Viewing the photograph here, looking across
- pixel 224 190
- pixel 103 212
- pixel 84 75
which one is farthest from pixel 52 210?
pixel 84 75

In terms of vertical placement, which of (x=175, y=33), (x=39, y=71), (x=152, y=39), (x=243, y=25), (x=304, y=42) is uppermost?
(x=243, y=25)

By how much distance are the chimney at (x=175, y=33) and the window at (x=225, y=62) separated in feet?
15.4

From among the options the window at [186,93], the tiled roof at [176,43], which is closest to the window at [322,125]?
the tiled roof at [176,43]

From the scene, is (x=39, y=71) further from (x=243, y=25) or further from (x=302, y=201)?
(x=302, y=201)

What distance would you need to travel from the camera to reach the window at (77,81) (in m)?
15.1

****************************************

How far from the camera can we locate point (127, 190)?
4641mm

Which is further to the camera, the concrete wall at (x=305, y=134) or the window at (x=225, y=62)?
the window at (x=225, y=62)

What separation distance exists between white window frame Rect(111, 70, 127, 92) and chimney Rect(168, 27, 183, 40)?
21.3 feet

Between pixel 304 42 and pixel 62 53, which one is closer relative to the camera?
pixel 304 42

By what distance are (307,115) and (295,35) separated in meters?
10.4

****************************************

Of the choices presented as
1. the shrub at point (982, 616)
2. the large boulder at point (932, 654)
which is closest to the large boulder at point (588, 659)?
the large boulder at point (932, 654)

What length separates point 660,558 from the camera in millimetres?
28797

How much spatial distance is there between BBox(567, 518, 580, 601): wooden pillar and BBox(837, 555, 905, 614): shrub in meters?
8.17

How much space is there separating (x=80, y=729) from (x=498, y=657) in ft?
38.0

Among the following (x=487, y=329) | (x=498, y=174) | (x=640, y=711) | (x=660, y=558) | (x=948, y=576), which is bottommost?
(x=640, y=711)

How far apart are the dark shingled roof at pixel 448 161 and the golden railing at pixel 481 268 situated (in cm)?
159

****************************************

WHAT YOU ARE ASKED TO DO | Which lines of the material above contain the word "tiled"? Locate each one, with case counting, and copy every such line in full.

ANSWER |
From among the options the window at [186,93], the tiled roof at [176,43], which is closest to the window at [322,125]?
the tiled roof at [176,43]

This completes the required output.